CAIRNS Holdings chief executive officer Philip Chigumira says overall sales volumes in the group divisions are likely to increase about 5% in the current quarter.
In an interview Chigumira said volumes in the last two months had recovered from the bad spell reflected in the last reporting season for the period ended August 31.
“The first two months of this quarter has seen a market recovery in volume terms for all divisions except paprika. We are forecasting that all divisions will grow by about 5%,” said Chigumira.
The paprika business unit, which was constrained by fire damage, will start operating at full capacity and is likely to have an impact in the next set of results.
The group said the paprika division had a full order book.
“We are starting operating at full capacity next week and the volumes in that division are likely to be firm buoyed by the demand in the market,” Chigumira said.
He said the recovery of the paprika division was likely to enhance export volumes, which had been disappointing.
For the period to August 31 export volumes accounted for 8% of group turnover, which management said was disappointing compared to the same period last year.
Volumes in the period to August slumped an average 9% in M.E Charhons and other divisions owing to the shortages of wheat, maize and recently cash.

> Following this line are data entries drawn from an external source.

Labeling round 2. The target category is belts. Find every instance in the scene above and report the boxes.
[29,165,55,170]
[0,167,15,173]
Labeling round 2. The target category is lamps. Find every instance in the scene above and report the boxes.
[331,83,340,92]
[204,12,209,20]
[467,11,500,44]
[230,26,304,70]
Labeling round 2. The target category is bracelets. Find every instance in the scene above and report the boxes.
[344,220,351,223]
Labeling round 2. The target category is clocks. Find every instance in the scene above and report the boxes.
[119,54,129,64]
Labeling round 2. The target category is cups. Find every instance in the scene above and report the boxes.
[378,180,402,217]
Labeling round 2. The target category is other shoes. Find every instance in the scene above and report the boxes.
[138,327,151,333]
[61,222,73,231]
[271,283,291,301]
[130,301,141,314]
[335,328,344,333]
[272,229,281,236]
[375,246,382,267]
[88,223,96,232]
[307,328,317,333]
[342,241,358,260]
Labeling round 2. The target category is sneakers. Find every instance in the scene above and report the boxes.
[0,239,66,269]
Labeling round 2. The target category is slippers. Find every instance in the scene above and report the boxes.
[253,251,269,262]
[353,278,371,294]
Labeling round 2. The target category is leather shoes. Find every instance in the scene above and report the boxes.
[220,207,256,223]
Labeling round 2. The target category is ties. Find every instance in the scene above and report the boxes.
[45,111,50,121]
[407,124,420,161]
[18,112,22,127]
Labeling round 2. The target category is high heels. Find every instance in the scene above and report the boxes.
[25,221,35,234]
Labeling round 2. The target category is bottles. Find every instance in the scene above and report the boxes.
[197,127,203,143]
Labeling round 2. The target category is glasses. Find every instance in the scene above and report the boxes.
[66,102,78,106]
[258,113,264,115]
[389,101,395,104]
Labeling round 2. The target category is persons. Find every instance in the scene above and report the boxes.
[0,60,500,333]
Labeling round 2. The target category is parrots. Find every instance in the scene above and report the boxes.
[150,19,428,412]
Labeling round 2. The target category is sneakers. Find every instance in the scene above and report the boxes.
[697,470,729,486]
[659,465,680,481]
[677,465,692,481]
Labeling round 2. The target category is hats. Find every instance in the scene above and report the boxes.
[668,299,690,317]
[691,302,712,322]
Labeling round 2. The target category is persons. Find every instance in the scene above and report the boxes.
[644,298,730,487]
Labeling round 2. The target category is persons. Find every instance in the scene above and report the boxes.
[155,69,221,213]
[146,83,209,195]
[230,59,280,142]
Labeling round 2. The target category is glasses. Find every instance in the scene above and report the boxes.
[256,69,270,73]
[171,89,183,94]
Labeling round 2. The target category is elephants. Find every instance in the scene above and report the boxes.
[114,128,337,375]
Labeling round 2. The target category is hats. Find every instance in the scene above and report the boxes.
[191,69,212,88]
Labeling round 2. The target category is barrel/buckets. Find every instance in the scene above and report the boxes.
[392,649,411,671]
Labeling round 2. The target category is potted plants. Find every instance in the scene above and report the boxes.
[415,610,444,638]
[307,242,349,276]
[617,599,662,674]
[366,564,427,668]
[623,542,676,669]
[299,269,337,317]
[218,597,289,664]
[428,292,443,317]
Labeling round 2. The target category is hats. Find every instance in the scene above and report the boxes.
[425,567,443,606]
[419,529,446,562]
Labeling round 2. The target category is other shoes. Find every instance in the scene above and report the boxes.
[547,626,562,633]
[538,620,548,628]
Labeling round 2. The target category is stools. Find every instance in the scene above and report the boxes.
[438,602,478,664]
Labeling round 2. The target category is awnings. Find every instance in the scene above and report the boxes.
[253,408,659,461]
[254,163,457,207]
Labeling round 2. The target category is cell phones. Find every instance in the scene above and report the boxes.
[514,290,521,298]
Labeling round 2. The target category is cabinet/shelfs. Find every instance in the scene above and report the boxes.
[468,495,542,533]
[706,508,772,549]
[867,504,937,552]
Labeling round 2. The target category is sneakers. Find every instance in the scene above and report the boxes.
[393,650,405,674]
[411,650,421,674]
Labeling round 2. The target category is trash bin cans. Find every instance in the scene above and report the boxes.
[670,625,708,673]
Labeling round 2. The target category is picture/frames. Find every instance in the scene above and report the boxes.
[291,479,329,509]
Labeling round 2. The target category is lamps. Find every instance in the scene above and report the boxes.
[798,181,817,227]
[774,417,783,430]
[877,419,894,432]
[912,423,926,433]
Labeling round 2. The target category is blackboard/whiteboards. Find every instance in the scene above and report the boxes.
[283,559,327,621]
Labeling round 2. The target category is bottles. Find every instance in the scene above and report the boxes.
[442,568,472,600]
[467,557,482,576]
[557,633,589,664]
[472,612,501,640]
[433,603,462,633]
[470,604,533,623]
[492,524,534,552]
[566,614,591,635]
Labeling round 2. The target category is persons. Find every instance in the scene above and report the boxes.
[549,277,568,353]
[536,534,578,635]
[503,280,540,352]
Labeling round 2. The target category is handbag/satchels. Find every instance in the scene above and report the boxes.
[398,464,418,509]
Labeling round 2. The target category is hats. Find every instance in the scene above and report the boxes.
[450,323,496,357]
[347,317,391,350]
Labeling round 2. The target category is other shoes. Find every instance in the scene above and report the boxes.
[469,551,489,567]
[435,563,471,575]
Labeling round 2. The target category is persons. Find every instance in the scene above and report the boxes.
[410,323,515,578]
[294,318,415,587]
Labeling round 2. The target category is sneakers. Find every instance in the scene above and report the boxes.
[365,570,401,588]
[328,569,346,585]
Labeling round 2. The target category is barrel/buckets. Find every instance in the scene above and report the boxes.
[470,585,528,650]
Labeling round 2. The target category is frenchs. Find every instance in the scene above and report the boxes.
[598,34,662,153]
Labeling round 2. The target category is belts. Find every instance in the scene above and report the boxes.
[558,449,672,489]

Canning and winery however, recorded firm volumes compared to the same period last year.
“The grocery and snack division had been hit by the cash shortage. Now we are expecting the situation to slightly change because of the improvement in the cash crisis,” said Charhons.
Chigumira said the company had witnessed an improved raw material supply on the back of an aggressive out grower’s scheme, which had insured a constant supply of potatoes and beans to the company.
On the regional market Chigumira said the company had made inroads into East Africa.
The company is already in South Africa, Malawi and Namibia.
In the last set of results Cairns Holdings recorded a turnover of $30,7 billion compared with $5,5 billion achieved during the same period last year.
Earnings per share were ahead of market expectations at $57,02 ahead of last year’s $7,90.
The results were also in line with market expectations that anticipated average earnings per share of $54.
The businessdigest had gathered a range of between $49 and $56 per share.
On the future prospects Chigumira said the performance of the company largely depends on the fundamentals in the economy.
“A better exchange rate and the slow down of the runaway inflation will help the company. If the situation gets back to normal then we are willing to perform well,” said Chigumira who added the company would still manage to perform in line with expectations.
He said the company continued to move ahead despite the country’s difficult macro-economic environment caused by hyperinflation.
Most products have had to have their prices hiked due to soaring inputs costs.